**İncelenen Metin:**
★ ★ ★

Paylaş
Sosyal medya iki ünlü modelin ilişkiler hakkında ardı ardına yaptığı açıklamalarla çalkalanıyor.
İlki, Şevval Şahin. Oya Çınar sorunca cinsellik konusunda şöyle cevap verdi:
“Cinsellik bir ilişkinin bütünün değil ama yarıdan fazlasını kapsar. Kötü sevişiyorsan iyi bir kimyanız yok demektir. Öyle bir durumda ilişkiye girilemez...”
Şevval Şahin yerden göğe kadar haklı çünkü birlikteliğin temel dinamiği cinselliktir.
Çünkü bu bir arkadaşlık, akrabalık ya da iş ilişkisi değil. Bunların hepsinde bir mesafe var.
Tipini beğenseniz de beğenmeseniz de; nefesinin, teninin kokusunu sevseniz de sevmeseniz de; ses tonu, espri yeteneği içinizi gıcıklasa da gıcıklamasa da o mesafeden idare edebilirsiniz.
Ama iş, özel ilişkiye gelince en yakınına sokulduğunuz, en yakınınıza soktuğunuz insandan bahsediyoruz demektir.
Eğer karşınızdakine tensel olarak bir çekiminiz yoksa o bir mutluluk değil, eziyet kaynağına dönüşüyor.
Halbuki eşinizle iyi bir cinselliğiniz varsa, hayatınızın başka alanlarındaki sorunlar da küçülüyor, görmezlikten gelinebiliyor.
Ama aynı zamanda Şevval Şahin’in bu açıklaması ancak ıslak zemin kadar derinliğe sahip çünkü ilişkilerde “aşk” denilen bir şey var ki bazen geriye kalan her şeyi, cinselliği bile ikinci plana atabiliyor.
Olabilir, olamaz mı:
Türlü rahatsızlık, türlü sorunlar yaşayabiliyor insanlar.
Ama karşısındakine öyle âşık ki bunları hiç dert etmiyor...
Sadece yan yana, göz göze, el ele olmaktan bile dünyanın en mutlu insanı sayabiliyor kendini. Hele çoğunlukla cinselliğin artık “kemale” erdiği yaşlarda.
Kuşkusuz Şevval Şahin kendi yaşından, kendi ikliminden, kendi dünyasından bildiriyor ama bu mevzu öyle kesin hükümler verilebilecek, kestirip atılabilecek bir konu değil.

★ ★ ★

**Verilen Öğeler:**
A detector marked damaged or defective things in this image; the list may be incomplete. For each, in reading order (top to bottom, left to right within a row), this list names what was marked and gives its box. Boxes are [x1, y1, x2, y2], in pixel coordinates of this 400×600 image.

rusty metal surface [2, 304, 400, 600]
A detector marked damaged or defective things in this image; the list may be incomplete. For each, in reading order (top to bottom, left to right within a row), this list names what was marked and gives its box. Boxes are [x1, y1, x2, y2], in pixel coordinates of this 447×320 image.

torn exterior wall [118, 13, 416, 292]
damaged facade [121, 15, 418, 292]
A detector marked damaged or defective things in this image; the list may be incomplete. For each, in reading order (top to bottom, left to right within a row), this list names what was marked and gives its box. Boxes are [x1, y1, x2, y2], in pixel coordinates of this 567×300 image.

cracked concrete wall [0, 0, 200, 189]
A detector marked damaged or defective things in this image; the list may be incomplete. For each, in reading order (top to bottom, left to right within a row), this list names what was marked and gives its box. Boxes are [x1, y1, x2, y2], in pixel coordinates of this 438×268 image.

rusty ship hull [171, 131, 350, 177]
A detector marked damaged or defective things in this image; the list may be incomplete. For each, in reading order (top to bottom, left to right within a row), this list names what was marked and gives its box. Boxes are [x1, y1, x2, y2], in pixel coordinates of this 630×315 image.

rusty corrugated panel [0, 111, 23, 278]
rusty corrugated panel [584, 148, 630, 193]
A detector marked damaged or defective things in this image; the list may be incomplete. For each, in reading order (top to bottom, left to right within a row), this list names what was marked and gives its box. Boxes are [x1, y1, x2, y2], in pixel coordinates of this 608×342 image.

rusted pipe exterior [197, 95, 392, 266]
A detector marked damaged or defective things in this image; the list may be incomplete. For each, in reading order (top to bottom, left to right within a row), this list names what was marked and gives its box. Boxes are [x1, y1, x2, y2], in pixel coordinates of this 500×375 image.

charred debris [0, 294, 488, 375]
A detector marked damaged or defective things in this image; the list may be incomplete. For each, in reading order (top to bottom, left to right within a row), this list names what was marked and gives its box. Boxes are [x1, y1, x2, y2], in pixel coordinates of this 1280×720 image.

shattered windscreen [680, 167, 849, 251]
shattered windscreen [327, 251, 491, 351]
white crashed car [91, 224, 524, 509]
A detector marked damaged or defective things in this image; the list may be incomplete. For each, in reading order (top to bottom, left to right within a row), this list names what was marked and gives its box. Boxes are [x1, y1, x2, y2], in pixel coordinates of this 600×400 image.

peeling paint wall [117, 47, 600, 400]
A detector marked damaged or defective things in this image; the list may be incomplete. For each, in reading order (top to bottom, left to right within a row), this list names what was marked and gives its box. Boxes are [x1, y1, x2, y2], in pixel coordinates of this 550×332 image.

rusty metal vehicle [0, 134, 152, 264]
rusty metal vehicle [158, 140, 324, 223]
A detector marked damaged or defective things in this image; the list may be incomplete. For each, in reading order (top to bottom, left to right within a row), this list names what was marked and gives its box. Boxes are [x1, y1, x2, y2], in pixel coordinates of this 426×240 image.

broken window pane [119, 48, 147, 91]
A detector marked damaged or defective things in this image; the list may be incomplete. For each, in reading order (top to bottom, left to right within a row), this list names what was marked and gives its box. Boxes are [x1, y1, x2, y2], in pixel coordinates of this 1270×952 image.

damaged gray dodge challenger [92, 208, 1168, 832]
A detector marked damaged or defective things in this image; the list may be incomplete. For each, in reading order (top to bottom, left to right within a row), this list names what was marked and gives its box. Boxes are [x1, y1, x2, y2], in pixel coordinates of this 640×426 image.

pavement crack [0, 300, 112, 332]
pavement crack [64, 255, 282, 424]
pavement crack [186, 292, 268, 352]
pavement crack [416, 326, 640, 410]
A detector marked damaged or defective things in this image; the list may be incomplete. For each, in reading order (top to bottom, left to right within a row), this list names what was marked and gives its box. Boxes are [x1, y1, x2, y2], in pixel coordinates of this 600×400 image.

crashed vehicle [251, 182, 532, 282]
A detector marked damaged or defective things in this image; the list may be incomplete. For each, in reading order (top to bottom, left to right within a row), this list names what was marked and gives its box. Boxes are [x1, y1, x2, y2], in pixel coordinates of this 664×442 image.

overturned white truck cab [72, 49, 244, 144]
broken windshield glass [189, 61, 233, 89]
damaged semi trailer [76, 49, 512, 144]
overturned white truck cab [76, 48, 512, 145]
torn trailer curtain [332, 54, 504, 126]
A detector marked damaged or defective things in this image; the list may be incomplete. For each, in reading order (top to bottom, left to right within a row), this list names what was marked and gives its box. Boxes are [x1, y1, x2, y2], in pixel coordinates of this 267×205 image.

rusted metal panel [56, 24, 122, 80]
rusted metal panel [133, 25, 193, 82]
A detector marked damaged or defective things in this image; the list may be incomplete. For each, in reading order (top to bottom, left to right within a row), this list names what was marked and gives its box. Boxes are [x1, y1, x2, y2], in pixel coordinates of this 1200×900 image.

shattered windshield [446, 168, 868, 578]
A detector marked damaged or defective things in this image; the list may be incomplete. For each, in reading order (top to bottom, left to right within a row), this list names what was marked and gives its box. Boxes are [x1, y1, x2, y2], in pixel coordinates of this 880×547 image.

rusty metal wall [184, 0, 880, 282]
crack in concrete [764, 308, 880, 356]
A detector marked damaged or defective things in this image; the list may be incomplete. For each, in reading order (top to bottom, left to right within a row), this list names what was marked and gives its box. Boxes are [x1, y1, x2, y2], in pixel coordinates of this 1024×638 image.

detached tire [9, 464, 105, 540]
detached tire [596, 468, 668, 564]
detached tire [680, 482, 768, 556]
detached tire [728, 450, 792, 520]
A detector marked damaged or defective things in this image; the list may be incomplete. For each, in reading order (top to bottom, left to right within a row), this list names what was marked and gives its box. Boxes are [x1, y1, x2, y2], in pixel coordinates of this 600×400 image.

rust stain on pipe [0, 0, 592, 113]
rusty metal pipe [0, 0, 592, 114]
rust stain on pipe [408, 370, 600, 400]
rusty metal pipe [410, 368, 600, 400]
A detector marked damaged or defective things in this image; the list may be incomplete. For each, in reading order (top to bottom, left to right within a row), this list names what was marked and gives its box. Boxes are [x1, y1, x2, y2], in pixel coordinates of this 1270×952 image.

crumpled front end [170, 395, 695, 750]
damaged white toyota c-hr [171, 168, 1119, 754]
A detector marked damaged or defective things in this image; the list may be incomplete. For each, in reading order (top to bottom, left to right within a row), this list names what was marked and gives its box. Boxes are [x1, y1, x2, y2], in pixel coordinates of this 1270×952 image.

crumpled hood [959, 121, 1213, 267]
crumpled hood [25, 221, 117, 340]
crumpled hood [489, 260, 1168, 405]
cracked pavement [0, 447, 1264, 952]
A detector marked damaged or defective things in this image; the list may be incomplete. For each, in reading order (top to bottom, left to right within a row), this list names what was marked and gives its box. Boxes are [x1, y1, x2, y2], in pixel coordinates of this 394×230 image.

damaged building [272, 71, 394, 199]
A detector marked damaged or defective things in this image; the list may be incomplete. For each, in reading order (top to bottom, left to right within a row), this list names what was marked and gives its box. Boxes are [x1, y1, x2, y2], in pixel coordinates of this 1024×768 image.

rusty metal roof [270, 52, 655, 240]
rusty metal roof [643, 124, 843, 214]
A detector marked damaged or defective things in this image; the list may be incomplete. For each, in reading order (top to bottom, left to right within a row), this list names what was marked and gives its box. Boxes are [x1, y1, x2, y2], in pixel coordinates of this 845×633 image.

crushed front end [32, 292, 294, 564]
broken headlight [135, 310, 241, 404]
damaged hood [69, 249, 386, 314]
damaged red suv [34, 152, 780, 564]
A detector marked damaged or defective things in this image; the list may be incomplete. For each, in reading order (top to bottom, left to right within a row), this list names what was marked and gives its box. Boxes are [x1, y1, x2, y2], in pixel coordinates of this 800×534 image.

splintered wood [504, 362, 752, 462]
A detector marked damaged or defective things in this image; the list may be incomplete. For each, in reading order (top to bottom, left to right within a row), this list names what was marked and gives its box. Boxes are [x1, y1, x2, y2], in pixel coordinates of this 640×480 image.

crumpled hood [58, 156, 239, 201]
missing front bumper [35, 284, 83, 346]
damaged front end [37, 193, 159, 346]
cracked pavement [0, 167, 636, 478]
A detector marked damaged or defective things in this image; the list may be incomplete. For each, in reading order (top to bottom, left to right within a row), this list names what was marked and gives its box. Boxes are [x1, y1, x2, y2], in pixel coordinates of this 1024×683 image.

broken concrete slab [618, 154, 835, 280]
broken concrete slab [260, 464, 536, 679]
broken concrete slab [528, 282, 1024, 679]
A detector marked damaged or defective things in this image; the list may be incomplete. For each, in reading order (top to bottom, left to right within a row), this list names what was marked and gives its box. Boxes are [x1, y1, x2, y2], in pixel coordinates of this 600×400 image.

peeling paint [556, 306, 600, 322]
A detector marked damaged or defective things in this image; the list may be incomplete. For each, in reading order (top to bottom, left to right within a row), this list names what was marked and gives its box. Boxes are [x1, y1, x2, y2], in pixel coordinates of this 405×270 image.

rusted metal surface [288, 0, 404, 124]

★ ★ ★

**Görev Gereksinimleri:**
1. İncelenen metne göre aşağıdaki soruları yanıtlayın:
(a) Şevval Şahin'e cinsellik konusunu kim sordu?
(b) Arkadaşlık, akrabalık ve iş ilişkilerinin hepsinde ne bulunuyor?
(c) Eşinizle iyi bir cinselliğiniz varsa hayatınızın başka alanlarındaki sorunlara ne oluyor?
2. İncelenen metinde "Şevval Şahin yerden" sözleriyle başlayıp "bir mesafe var." sözleriyle biten kısmı olduğu gibi yazar mısınız?
3. İncelenen metinde yazar, Şevval Şahin'in açıklamasının neden ancak ıslak zemin kadar derinliğe sahip olduğunu söylüyor? Bir ila üç cümleyle açıklayın.
Öğelerin metinle hiçbir ilgisi yoktur.

**Görev Yanıtları:**
1.
(a) Oya Çınar.
(b) Bir mesafe.
(c) Küçülüyor ve görmezlikten gelinebiliyor.

2.
Şevval Şahin yerden göğe kadar haklı çünkü birlikteliğin temel dinamiği cinselliktir.
Çünkü bu bir arkadaşlık, akrabalık ya da iş ilişkisi değil. Bunların hepsinde bir mesafe var.

3. Çünkü ilişkilerde "aşk" denilen bir şey vardır. Aşk, bazen geriye kalan her şeyi, cinselliği bile ikinci plana atabilir.